After finding the line with "family: Procyonidae" in the data below, set down exactly each line through the one with "scientific name: Passer domesticus", inclusive, and stop there.

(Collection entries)
━━━
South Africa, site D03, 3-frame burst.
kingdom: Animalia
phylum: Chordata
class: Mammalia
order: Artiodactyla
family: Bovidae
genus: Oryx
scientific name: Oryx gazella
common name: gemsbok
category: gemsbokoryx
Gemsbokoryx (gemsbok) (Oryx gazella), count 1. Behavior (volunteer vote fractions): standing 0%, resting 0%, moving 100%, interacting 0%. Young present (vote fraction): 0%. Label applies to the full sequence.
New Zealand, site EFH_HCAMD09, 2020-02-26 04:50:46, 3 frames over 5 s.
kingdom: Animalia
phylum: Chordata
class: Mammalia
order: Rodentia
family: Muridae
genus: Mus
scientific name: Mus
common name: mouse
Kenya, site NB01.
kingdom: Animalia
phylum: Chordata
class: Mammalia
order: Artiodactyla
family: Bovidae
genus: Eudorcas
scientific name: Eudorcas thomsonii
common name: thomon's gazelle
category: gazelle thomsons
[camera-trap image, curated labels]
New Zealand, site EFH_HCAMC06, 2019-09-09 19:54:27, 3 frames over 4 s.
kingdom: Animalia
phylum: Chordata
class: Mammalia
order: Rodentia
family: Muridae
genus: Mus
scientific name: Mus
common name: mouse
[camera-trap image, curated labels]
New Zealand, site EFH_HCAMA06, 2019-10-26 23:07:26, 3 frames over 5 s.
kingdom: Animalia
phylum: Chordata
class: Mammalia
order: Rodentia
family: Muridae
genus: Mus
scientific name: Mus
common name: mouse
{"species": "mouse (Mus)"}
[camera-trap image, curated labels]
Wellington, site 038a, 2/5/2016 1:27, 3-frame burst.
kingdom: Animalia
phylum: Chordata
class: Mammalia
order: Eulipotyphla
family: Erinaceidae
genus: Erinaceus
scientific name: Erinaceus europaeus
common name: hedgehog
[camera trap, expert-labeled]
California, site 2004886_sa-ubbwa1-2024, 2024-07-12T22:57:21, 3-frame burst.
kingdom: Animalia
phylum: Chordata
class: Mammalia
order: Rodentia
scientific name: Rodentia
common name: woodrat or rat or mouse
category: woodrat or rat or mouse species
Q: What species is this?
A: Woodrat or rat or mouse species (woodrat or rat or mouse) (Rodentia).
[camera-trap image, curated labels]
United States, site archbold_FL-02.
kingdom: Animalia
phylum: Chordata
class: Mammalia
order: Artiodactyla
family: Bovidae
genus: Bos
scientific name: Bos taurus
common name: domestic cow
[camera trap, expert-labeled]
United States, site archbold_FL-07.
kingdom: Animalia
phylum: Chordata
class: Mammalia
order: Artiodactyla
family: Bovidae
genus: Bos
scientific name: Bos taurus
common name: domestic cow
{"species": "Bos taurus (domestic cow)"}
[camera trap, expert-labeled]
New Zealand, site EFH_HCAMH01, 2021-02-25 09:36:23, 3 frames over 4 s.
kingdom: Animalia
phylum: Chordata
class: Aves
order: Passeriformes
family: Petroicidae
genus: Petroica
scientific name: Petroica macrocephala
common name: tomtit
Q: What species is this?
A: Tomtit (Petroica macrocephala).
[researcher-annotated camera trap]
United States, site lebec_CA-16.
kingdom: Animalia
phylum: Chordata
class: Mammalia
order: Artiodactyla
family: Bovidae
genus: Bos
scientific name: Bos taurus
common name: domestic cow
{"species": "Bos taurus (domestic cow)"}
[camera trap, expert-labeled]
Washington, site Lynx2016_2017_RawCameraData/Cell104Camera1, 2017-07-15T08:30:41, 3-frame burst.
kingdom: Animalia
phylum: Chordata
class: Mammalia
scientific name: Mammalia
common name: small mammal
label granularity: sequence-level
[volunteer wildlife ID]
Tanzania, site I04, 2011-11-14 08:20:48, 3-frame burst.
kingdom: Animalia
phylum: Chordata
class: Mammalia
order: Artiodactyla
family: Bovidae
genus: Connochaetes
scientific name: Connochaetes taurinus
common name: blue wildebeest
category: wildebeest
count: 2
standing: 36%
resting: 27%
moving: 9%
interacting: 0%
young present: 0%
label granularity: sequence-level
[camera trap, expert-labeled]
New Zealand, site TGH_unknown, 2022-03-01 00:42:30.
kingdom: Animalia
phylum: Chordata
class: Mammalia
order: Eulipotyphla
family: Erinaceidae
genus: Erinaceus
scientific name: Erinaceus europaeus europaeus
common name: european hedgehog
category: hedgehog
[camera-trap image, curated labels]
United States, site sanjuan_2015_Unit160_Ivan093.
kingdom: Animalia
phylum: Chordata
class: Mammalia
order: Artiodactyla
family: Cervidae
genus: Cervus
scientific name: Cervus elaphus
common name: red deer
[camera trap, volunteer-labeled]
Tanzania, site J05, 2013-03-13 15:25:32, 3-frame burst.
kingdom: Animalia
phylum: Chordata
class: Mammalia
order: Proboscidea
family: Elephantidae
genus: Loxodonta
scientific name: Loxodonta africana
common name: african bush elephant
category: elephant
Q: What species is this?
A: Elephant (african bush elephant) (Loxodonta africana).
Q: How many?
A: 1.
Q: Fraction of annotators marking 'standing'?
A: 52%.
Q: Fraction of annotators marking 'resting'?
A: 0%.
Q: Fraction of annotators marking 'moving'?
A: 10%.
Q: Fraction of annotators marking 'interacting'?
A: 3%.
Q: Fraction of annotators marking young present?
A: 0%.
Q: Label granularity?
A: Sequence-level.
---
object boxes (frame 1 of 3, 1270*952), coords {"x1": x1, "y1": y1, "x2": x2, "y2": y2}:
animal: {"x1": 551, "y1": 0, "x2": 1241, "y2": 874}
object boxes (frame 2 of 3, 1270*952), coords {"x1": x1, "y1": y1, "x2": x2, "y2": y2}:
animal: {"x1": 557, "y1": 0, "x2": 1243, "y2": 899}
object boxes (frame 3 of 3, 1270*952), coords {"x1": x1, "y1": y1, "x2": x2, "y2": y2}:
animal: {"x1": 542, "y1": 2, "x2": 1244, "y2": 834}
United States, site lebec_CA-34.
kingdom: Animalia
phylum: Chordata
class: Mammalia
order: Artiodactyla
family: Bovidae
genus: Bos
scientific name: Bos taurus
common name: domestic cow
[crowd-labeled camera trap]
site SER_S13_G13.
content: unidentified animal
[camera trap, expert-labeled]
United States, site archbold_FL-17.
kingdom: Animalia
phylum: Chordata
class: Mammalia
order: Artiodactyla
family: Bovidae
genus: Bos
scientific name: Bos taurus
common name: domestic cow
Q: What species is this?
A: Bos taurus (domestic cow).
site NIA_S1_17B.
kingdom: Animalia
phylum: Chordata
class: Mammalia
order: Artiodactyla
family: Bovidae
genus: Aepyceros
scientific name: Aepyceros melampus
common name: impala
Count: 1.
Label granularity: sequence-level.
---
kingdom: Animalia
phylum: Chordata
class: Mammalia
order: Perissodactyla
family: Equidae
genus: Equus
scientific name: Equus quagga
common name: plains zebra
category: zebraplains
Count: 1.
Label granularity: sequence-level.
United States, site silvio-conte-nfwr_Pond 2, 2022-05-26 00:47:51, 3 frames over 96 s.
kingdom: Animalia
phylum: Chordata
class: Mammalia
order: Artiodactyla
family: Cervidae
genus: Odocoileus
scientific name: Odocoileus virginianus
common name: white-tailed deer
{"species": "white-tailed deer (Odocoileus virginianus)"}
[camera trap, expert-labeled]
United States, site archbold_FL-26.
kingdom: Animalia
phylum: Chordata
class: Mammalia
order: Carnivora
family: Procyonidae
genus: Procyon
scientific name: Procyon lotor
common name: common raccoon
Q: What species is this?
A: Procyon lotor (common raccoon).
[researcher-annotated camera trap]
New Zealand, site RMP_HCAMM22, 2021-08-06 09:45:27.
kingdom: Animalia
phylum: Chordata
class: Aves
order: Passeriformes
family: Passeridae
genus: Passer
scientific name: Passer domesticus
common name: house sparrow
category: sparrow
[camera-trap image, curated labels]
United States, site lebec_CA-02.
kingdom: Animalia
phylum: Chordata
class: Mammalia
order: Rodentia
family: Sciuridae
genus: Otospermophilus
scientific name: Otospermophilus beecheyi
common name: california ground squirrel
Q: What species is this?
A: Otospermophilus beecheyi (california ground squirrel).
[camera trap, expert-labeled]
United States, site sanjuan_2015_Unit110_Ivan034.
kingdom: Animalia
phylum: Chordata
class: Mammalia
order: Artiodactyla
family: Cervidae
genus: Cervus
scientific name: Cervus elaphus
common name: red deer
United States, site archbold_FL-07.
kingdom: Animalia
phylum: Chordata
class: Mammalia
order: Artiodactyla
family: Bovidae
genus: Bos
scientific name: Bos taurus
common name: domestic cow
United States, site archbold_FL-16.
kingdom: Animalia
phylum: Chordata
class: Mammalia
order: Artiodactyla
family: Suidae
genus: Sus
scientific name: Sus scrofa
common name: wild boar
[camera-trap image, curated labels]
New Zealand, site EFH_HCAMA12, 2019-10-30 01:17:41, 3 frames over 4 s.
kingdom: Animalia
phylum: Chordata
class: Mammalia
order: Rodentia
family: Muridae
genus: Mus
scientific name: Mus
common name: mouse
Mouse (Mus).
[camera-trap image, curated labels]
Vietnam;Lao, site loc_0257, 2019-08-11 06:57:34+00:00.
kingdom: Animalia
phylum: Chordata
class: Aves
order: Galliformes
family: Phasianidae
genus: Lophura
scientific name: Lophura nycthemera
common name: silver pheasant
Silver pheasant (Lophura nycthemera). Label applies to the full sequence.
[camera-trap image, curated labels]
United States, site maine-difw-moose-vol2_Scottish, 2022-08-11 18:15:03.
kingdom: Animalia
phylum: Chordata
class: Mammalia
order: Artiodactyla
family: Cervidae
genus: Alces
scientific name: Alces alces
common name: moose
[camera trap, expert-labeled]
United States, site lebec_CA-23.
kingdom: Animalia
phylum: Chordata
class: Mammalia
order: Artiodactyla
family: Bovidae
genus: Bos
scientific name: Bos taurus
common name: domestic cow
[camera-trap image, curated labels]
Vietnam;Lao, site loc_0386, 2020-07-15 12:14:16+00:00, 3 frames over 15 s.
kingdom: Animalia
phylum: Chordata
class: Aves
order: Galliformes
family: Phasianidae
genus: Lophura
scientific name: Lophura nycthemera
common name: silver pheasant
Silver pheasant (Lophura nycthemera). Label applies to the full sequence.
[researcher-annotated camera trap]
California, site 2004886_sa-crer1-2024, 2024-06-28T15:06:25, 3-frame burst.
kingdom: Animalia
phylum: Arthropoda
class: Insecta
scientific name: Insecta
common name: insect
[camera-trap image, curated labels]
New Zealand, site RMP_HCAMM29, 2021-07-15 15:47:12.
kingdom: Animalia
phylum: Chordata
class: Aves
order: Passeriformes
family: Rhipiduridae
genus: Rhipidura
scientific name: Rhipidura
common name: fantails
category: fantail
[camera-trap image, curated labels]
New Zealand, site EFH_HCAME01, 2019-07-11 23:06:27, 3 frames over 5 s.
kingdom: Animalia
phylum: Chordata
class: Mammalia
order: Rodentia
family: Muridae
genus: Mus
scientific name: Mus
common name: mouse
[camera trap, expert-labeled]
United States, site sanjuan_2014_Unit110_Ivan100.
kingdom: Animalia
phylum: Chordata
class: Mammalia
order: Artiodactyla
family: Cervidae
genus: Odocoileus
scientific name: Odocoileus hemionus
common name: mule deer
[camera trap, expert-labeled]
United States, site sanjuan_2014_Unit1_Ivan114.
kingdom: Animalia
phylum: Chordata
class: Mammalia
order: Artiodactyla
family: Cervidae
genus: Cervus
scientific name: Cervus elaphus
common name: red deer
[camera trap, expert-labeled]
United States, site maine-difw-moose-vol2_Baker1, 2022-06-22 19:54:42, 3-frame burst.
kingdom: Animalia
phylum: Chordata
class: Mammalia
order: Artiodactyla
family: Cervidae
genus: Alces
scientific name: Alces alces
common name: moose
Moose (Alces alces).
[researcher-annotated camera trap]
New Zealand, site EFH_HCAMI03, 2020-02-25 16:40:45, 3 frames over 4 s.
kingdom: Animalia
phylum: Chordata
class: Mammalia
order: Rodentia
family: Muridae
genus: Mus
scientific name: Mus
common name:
━━━
▶ [ANSWER FOR THIS EXERCISE]
family: Procyonidae
genus: Procyon
scientific name: Procyon lotor
common name: common raccoon
Q: What species is this?
A: Procyon lotor (common raccoon).
[researcher-annotated camera trap]
New Zealand, site RMP_HCAMM22, 2021-08-06 09:45:27.
kingdom: Animalia
phylum: Chordata
class: Aves
order: Passeriformes
family: Passeridae
genus: Passer
scientific name: Passer domesticus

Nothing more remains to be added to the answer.